Given records ->
====

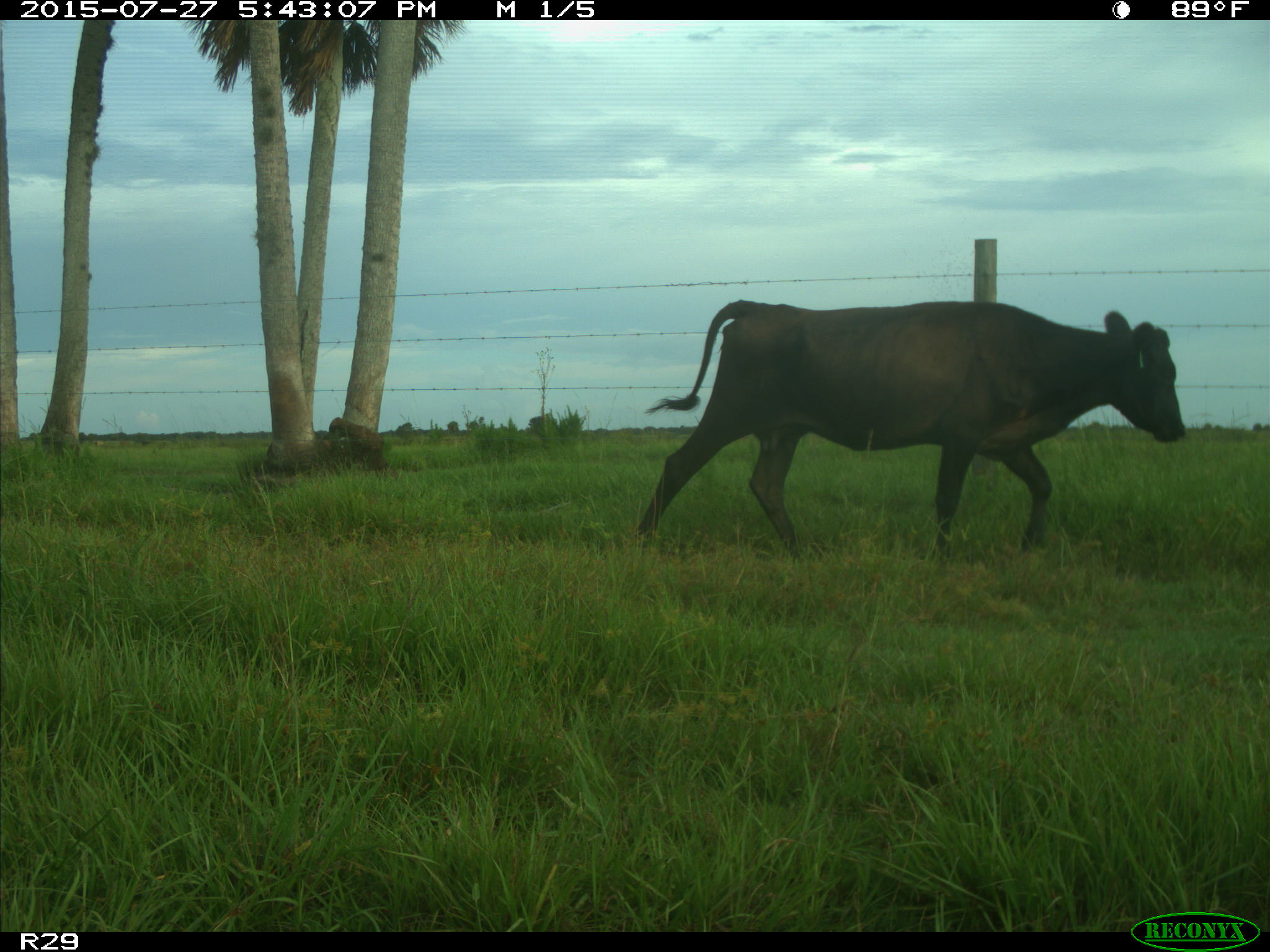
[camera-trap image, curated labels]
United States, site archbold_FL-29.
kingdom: Animalia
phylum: Chordata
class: Mammalia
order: Artiodactyla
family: Bovidae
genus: Bos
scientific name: Bos taurus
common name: domestic cow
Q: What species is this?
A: Bos taurus (domestic cow).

====

All of the entries, apart from the pictures, must be returned exactly.

Response below ->
[camera-trap image, curated labels]
United States, site archbold_FL-29.
kingdom: Animalia
phylum: Chordata
class: Mammalia
order: Artiodactyla
family: Bovidae
genus: Bos
scientific name: Bos taurus
common name: domestic cow
Q: What species is this?
A: Bos taurus (domestic cow).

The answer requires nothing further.